Single by E^ST
- Released: 29 September 2017
- Length: 3:30
- Label: Warner
- Songwriter(s): Melisa Bester, Jim Eliot

E^ST singles chronology
| "Get Money!" (2016) | "Life Goes On" (2017) | "Blowjob" (2018) |

Music video
- "Life Goes On" on YouTube

= Life Goes On (E^ST song) =

"Life Goes On" is a song by Australian recording artist E^ST. The song was released on 29 September 2017 and was certified platinum in 2021.

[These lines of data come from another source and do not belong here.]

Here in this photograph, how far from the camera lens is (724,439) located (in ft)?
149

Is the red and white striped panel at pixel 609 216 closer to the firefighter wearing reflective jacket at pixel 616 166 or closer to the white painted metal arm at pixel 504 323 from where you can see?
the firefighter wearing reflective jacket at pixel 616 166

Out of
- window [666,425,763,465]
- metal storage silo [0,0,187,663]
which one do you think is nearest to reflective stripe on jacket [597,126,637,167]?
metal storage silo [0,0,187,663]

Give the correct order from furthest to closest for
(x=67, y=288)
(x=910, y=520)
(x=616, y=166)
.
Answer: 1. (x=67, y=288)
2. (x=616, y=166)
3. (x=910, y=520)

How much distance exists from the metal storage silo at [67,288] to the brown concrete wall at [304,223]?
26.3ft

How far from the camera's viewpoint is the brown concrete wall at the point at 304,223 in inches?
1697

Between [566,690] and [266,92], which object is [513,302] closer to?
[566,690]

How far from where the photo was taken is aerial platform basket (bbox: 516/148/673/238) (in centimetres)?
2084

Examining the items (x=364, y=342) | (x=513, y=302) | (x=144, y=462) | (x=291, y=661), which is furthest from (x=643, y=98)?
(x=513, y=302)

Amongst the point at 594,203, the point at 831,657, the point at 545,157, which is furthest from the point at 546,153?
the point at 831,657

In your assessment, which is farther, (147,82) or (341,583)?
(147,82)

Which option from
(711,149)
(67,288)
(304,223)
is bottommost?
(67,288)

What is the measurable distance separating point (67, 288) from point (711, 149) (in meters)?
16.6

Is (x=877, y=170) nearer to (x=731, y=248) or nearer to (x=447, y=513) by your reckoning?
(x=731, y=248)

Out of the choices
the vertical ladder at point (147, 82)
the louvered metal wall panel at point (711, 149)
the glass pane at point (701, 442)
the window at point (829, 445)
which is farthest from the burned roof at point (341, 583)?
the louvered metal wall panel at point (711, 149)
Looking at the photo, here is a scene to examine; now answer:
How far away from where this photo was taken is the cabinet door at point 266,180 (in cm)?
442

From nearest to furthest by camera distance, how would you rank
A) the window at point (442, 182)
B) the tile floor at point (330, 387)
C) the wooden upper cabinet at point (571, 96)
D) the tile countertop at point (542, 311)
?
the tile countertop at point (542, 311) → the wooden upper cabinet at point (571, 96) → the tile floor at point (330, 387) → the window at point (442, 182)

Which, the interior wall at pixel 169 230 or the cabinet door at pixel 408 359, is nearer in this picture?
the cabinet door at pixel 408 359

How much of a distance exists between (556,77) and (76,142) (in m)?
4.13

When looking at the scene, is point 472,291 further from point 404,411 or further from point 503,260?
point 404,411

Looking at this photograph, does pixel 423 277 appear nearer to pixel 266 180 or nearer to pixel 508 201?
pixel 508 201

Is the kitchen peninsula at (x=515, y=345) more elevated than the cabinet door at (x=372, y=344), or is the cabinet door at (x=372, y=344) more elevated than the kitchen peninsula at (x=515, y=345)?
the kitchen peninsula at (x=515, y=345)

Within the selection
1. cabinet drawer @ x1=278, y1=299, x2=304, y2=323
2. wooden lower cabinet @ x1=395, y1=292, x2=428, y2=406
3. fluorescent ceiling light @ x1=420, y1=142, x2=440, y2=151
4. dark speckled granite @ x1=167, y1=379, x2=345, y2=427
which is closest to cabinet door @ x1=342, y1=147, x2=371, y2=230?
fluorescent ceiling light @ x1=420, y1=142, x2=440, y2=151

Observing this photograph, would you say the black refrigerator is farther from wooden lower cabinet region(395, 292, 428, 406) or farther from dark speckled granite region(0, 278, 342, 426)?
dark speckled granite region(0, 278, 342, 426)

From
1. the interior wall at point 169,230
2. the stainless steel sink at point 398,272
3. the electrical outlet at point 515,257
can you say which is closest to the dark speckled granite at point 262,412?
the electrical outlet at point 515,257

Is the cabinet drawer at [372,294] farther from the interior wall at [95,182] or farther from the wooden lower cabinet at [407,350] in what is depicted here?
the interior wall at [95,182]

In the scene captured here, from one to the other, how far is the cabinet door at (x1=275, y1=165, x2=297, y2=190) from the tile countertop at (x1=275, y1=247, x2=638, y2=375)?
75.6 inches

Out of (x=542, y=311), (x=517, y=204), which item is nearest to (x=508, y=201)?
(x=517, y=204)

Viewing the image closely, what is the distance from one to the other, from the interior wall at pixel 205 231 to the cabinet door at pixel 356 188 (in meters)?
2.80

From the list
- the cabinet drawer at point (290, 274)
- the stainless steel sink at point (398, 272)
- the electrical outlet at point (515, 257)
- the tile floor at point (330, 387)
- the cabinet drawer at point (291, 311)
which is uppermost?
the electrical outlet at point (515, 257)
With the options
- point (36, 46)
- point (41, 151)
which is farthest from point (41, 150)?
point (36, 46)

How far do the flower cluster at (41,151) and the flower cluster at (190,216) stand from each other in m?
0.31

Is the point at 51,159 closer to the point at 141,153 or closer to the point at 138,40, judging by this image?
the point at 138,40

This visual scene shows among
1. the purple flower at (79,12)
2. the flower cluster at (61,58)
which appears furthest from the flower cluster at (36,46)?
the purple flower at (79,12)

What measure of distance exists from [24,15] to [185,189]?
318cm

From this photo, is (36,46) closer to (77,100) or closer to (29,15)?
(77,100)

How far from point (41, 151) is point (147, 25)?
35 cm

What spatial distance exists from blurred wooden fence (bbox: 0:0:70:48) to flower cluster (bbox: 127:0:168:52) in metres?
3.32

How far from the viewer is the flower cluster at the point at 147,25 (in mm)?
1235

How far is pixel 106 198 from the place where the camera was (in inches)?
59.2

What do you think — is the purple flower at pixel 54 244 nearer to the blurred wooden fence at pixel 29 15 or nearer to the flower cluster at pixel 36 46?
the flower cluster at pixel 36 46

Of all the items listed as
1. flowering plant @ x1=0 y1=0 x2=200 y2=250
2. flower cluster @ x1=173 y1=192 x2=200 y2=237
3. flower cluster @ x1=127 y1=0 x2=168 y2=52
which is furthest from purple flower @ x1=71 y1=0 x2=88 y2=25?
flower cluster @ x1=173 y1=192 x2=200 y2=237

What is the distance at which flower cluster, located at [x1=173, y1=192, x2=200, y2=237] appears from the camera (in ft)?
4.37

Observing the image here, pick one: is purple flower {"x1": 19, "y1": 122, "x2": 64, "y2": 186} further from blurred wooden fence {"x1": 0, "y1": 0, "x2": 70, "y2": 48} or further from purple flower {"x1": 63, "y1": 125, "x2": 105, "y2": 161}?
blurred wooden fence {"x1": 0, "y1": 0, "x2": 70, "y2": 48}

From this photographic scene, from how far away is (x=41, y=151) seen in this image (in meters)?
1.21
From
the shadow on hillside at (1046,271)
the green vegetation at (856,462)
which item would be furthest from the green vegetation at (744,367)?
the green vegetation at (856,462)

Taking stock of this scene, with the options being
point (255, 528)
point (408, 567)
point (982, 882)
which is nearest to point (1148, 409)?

E^ST said the song came to life during a writing stint in the UK with producer Jim Eliot. She said "As soon as he played that piano line I knew what I wanted to write about. [The song is about] something very personal to me, about ghosts that aren't physically with you anymore but still leave an impression. It's admitting to missing someone but accepting that you have to let go of people sometimes."

==Reception==
Camilla Patini from Purple Sneakers said "It's hard to imagine a voice more equipped to cover adolescent heartbreak... it is undeniably strong and capable of emotional depth. Her confident vocals shine through on this track especially, which is driven by a dance-y, light beat despite its sad subject matter."

==Track listings==

1-track single
| No. | Title | Length |
|---|---|---|
| 1. | "Life Goes On" | 3:30 |

Remixes
| No. | Title | Length |
|---|---|---|
| 1. | "Life Goes On" (KC Lights remix) | 5:36 |
| 2. | "Life Goes On" (Alice Ivy remix) | 3:54 |
| 3. | "Life Goes On" (TWILO remix) | 3:29 |

==Charts==

| Chart (2017) | Peak position |
|---|---|
| Australian Artists Streaming Chart (ARIA) | 14 |

==Certification==

| Region | Certification | Certified units/sales |
| Australia (ARIA) | Platinum | 70,000^{‡} |
^{‡} Sales+streaming figures based on certification alone.